Naima est, avec Abdesslam et feu Ahmed, la créatrice de l’hôtel Le Mirage à Tanger. Un lieu magique au Cap Spartel. Malgré son indisponibilité physique, elle a été à l’origine du projet et a eu son mot à dire du début jusqu’aux transformations actuelles.

«L’élégance de Naïma est dans cet humour dit noir qui la place au-dessus des banalités et des choses superficielles. Ne pouvant bouger aucun membre de son corps, c’est avec son menton qu’elle a écrit son récit. »

—  Tahar Ben Jelloun

L’élégance de Naïma est dans cet humour dit noir qui la place au-dessus des banalités et des choses superficielles. Ne pouvant bouger aucun membre de son corps, c’est avec son menton qu’elle a écrit son récit. Une écriture simple, directe, juste et sans fioritures. Elle dit les choses qu’elle vit et voudrait que son témoignage parvienne aux dizaines de milliers de personnes souffrant de cette maladie.
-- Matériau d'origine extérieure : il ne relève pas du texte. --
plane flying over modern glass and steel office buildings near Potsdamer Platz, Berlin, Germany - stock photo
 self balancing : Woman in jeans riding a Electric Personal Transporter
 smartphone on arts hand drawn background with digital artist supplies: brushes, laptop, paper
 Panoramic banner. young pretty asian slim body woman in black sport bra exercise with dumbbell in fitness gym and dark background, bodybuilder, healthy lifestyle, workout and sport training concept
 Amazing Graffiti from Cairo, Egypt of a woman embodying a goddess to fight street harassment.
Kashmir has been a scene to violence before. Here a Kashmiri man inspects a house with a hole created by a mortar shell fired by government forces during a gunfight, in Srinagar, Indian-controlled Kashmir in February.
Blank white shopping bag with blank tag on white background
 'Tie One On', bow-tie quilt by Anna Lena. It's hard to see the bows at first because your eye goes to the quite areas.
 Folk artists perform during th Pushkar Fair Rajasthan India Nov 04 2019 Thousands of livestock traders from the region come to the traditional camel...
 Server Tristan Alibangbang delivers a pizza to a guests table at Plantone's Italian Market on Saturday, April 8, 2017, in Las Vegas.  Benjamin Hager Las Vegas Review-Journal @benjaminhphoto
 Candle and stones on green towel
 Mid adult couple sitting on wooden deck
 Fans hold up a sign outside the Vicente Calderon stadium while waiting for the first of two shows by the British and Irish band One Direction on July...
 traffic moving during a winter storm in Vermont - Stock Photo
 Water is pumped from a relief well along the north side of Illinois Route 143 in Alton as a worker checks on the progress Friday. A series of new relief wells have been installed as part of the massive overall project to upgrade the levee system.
Certains malades, notamment en France, ne supportant pas les affres de la SLA, décident de couper court à la maladie et mettent fin à leur vie. Ils viennent en parler dans les médias. Naima les regarde et aurait souhaité tellement les convaincre de poursuivre leur combat. Mais, comme elle dit, «moi, j’ai la foi, et pour rien au monde, je n’irai contre la volonté divine».

Elle se tient informée quant aux progrès de la recherche. Lit des articles scientifiques. Discute à travers Internet avec d’autres malades et surtout avec ses médecins.

On aurait tellement aimé l’entendre malgré la lenteur de sa parole, mais il se trouve qu’elle déteste sa voix et refuse qu’on l’enregistre. C’est sans doute pour cela qu’elle a tenu à écrire elle-même son histoire et sa passion de la vie.

Ce récit est une grâce déliée dans les méandres de la douleur. Par sa force, par sa sincérité évidente, par sa volonté de transmettre et de témoigner, il nous concerne tous. À aucun moment Naima ne se plaint. Non, elle se réfugie dans le silence et ses yeux grand ouverts nous disent combien la vie est belle, il suffit de regarder autour de nous, surtout quand notre capital santé est de bonne qualité.

Concernés ou non par cette maladie, nous devons tous lire ce petit livre qui est un grand pas vers la sérénité et le bonheur d’exister. Une leçon de courage et de résilience.